Udit smiled. She had a pleasing figure, if a little thin for his taste. They decided to rest for the night within the safety of the town's palisade rather than risk an extra night on the road. The foursome sat him down in the local inn and plied him with cordial, as their thanks.
Later, after nightfall, the innkeeper in River's Bend gifted him with a soft corner in the hayloft over the stables for his rest. As he stripped off his reeve leathers and lay down on his cloak, his head reeled from the many cups of cordial he had downed with the evening's meal. Strange, now that he thought on it: Master Feden had offered him no hospitality, nothing to drink or eat. Nor had Lord Radas. It was cursed rare for a reeve to be refused hospitality.

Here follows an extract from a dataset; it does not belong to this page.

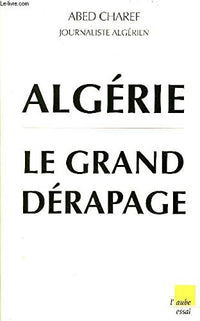 Algérie : Le Grand Dérapage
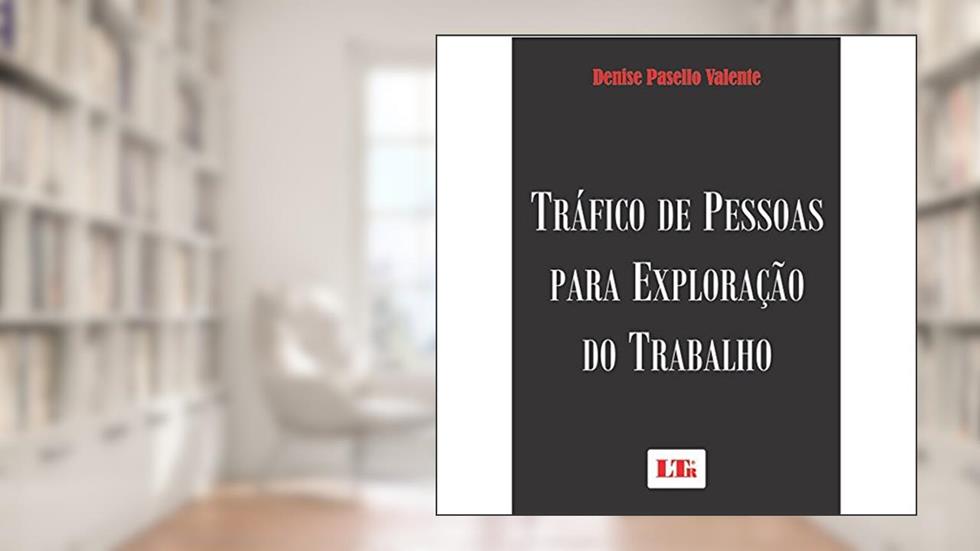 Tráfico de Pessoas Para Exploração do Trabalho, do autor Denise Pasello Valente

The air under the stable roof was stale, and the scent of musty hay tickled his throat. It was entirely black, no light at all even where he could see through the gaps between the boards in the loft. No flame burned, no lamp illuminated the night. He had been in the last group of drinkers, a passel of middle-aged and elderly locals who had done nothing but jaw on about a recent marriage between a local girl and a lad come from Farsar because, he'd said, there was no work to be had in Farsar, no apprenticeships open except binding oneself to the temple past the usual youth's year of service. In the north, he'd heard, you could get work, but the locals considered this statement at length and found it lacking, except that it was true that a young man might hire himself out as a guardsman to a well-to-do clan. That was what the world was coming to. No one to do the real work; all those young men lounging around with spears in their hands, some of them with the debt mark tattooed by their left eye and no proof they'd served out their debt. Meanwhile, they pretended to be ordinands dedicated to Kotaru the Thunderer without taking on the true dedicate's responsibility.
Weren't old men and women always complaining about how much better the old days were? And hadn't they been, truly? Eyelids drooping, body growing heavy, he sank under, sliding into sleep.
The dream always unveils itself in a gray unwinding of mist he has come to dread. He is walking but cannot see any of the countryside around him, only shapes like skeletal trees with leafless limbs and branches-cold-killed, as they call them in the Arro highlands, where, beyond the kill line, the trees wither in the dry season and are reborn when the rains come. In the dream he is dead, yet unable to pass beyond the Spirit Gate. He is a ghost, hoping to awaken from the nightmare nineteen years ago, but the nightmare has already swallowed him.
The mist boils as though churned by a vast intelligence. It is here that the dream twists into the vision that is agony, the reason that even after all these years he cannot let go. The mist will part, and he will see her figure in the unattainable distance, walking along a slope of grass or climbing a rocky escarpment, a place he can and must never reach because he has a duty to those on earth whom he has sworn to serve.
It begins. Wind rips the mist into streamers that billow like cloth, like the white linen and silk banners strung up around Sorrowing Towers where the dead are laid to rest under the open sky. He begins to sweat, waiting for the apparition.
Waiting to see her. Gods spare him this! But the gods never listen.
A shadow moves along the hill. As though harnessed to his eagle, he swoops closer. There she is!
A hand brushes his thigh, turns into a familiar caress.